En conclusion, la gestion du microbiote oral dépasse désormais la simple question de l’hygiène bucco-dentaire. Elle s’inscrit dans une vision élargie, intégrant les biothérapies (prébiotique, probiotique, post biotique, phagothérapie, greffe de flore, peptide biocide), les enjeux éthiques des nouvelles technologies et une meilleure compréhension de la symbiose entre l’homme et ses micro-organismes. Cette approche holistique pourrait révolutionner dans les années à venir, notre façon de prendre soin de notre santé orale et systémique.

 

Bibliographie

  • Alegado RA, King N. Bacterial influences on animal origins. Cold Spring Harb Perspect Biol. 2014 Oct 3;6(11):a016162.
  • Beattie RE. Probiotics for oral health: a critical evaluation of bacterial strains. Front Microbiol. 2024 Jun 24;15:1430810.
  • C. Bodet, F. Chandad, D. Grenier, Potentiel pathogénique de Porphyromonas gingivalis, Treponema denticola et Tannerella forsythia, le complexe bactérien rouge associé à la parodontite, Volume 703, Issue 3, 04/05/2006, Pages 131-217
  • Chen Z, Guo Z, Lin H, Tian Y, Zhang P, Chen H, Wang Y, Shen Y. The feasibility of phage therapy for periodontitis.
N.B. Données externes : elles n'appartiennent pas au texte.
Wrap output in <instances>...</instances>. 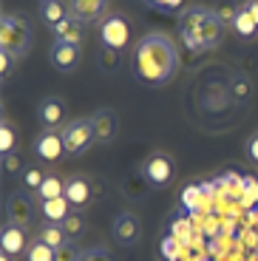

Future Microbiol. 2021 Jun; 16:649-656.
  • Gaborieau B, Vaysset H, Tesson F, Charachon I, Dib N, Bernier J, Dequidt T, Georjon H, Clermont O, Hersen P, Debarbieux L, Ricard JD, Erick Denamur E & Bernheim A. Prediction of strain level phage–host interactions across the Escherichia genus using only genomic information, Nature Microbiology, 31 octobre 2024
  • Rajasekaran JJ, Krishnamurthy HK, Bosco J, Jayaraman V, Krishna K, Wang T, Bei K. Oral Microbiome: A Review of Its Impact on Oral and Systemic Health. Microorganisms. 2024 Aug 29;12(9):1797.